約10年間,はてなダイアリーで英語表現の落穂拾いを行ってきました。現在はAmeba Blogに2.0を開設し,継続中です。こちらはしばらくアーカイブとして維持します。

in one's element

マサチューセッツ州レノックスにあるタングルウッドはまさに米国クラッシック界の「聖地」です。今年はタングルウッド音楽祭75周年を記念してさまざまな行事やこれまでの演奏をネット配信する(Web Stream)企画などが用意されています。

なお,小澤征爾氏には長年の功績が認められタングルウッド初となる記念のメダルが授与されました。わたしも一度は行ってみたいと思っています。

in one's elementはイディオムで,"the situation in which you are happiest and most effective"と定義されます(definitions.net)。ここのelementは"a natural habitat, sphere of activity, or environment"という意味で,相当する日本語の言い回しとしては,「水を得た魚」がはまると思います。
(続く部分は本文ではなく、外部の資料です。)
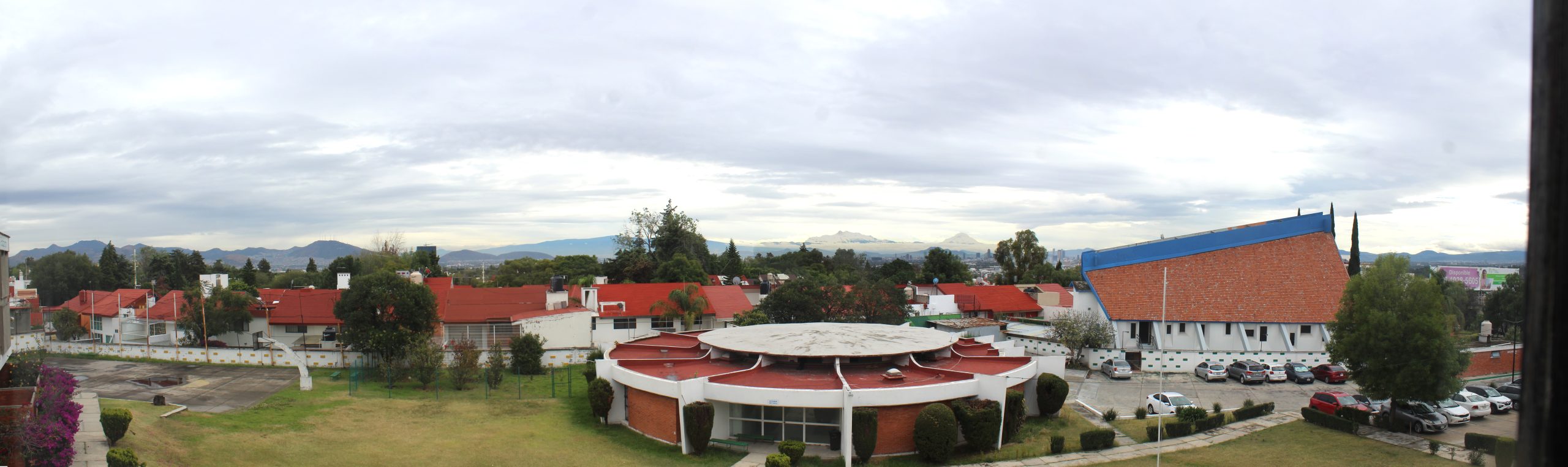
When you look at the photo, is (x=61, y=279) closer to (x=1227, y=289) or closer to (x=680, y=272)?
(x=680, y=272)

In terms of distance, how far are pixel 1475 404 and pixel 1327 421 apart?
6856mm

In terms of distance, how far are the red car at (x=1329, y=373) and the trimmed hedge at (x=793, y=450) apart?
29568 mm

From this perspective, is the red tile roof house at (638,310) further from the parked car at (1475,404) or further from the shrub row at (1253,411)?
the parked car at (1475,404)

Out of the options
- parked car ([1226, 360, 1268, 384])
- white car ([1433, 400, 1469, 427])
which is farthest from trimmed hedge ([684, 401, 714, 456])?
parked car ([1226, 360, 1268, 384])

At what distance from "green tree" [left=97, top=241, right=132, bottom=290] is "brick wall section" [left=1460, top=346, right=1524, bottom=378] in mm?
116879

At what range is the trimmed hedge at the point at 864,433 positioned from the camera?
26922mm

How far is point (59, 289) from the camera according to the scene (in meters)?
87.2

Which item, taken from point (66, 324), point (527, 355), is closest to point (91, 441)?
point (527, 355)

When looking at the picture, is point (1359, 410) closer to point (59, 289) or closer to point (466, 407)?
point (466, 407)

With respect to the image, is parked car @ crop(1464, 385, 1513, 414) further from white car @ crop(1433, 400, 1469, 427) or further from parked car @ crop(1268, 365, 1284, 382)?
parked car @ crop(1268, 365, 1284, 382)

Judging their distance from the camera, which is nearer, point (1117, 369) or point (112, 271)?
point (1117, 369)

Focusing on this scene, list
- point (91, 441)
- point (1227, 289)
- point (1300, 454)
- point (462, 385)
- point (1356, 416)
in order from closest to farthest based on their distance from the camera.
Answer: point (91, 441) → point (1300, 454) → point (1356, 416) → point (462, 385) → point (1227, 289)

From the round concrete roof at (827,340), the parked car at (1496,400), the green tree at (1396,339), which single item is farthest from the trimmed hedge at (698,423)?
the parked car at (1496,400)

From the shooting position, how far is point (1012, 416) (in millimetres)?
30172
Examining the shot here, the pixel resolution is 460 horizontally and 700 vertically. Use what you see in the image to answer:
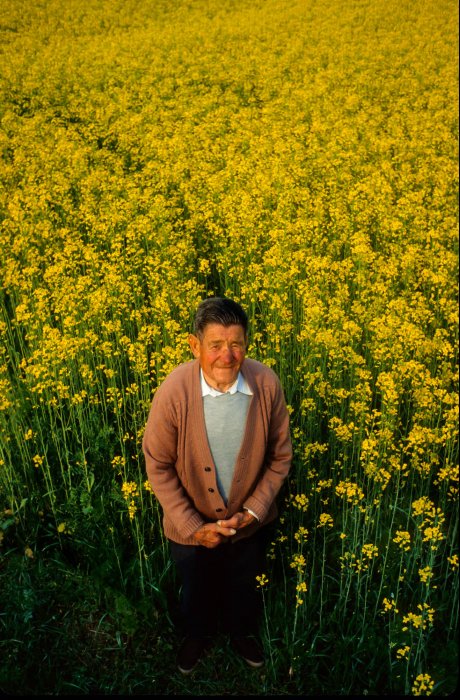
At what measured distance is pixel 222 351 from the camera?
113 inches

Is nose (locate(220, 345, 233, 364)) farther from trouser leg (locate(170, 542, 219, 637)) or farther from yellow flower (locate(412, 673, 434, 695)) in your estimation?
yellow flower (locate(412, 673, 434, 695))

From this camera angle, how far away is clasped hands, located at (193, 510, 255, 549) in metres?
3.09

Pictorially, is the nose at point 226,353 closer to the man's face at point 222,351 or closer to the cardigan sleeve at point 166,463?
the man's face at point 222,351

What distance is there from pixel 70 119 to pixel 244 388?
11.4 m

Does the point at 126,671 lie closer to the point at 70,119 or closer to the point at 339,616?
the point at 339,616

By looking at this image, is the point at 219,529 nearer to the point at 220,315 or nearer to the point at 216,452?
the point at 216,452

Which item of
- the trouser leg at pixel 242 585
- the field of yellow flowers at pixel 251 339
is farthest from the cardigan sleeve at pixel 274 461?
the field of yellow flowers at pixel 251 339

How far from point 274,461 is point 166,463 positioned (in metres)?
0.56

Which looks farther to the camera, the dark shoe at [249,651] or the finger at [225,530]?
the dark shoe at [249,651]

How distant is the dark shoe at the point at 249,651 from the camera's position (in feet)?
11.1

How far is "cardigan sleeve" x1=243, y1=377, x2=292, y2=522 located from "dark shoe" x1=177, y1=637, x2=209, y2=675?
83 centimetres

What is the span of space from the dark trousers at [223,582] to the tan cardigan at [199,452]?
13 cm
(Minnesota)

Tanglewood Celebrates 75th With Free Web Stream

July 13, 2012

On July 20, 1958, at Tanglewood — the summer home of the Boston Symphony Orchestra — pianist Leon Fleisher played an electrifying Brahms First Piano Concerto with the orchestra under its former music director, Pierre Monteux. This remarkable teaming has not been heard since then.

But the BSO has come up with an inspired way to celebrate the 75th anniversary of Tanglewood. Every day for 75 days, through the summer, the BSO is streaming a different historic Tanglewood concert on its website, including this astonishing Brahms, and going even further back to the very first Tanglewood concert, with a Beethoven Fifth Symphony under the leadership of the visionary Serge Koussevitzky on August 5, 1937.
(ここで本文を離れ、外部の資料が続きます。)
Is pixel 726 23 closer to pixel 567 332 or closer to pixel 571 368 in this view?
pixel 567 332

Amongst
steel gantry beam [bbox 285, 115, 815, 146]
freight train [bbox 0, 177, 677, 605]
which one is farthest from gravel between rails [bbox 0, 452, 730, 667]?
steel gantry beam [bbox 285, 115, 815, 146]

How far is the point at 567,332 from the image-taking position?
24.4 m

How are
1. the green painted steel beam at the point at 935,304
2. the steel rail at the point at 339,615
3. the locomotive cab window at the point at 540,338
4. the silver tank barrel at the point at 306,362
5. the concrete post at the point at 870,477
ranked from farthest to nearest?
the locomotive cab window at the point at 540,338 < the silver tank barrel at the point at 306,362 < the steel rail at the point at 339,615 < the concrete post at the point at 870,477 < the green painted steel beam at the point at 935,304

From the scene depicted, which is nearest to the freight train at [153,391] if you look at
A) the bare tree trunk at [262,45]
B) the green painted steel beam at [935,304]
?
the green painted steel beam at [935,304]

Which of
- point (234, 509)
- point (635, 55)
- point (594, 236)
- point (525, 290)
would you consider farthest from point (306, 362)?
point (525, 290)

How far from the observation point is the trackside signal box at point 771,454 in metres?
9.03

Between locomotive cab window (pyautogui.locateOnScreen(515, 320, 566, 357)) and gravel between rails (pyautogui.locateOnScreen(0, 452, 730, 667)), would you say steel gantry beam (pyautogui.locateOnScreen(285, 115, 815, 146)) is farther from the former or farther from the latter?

I can't remember when I first started going to Tanglewood. It was certainly before I owned my own car, because I needed someone to give me a ride out to the Berkshires, more than two hours from Boston. Music was only part of the pleasure. The setting is idyllic, and a good picnic out on the lawn could be as enjoyable as the music itself. Of course, the open-air acoustics are not going to compare well to the magnificent sound at Boston's Symphony Hall, and many of the programs simply repeat what has already been performed in Boston. But every now and again, there's something wonderful that Boston can't replicate.

The very best performance I ever heard by Seiji Ozawa was at Tanglewood in 1974: Schoenberg's epic saga Gurrelieder, which almost cries out for an outdoor setting. He led the amazing student orchestra and such legendary artists as soprano Phyllis Curtin and bass-baritone George London. Ozawa was in his element. When he repeated this piece five years later at Symphony Hall, with a different cast, it felt cramped and flat. I'm sorry this isn't one of the downloadable performances, though there's a thrilling version led by James Levine. Not all these past concerts are serious ones. I'd have loved to attend July 13, 1961's BSO Pension Fund Concert, conducted by Danny Kaye, whose conducting adviser was his friend and BSO first violinist Harry Ellis Dixon. I especially love Kaye's deconstruction of Johann Strauss.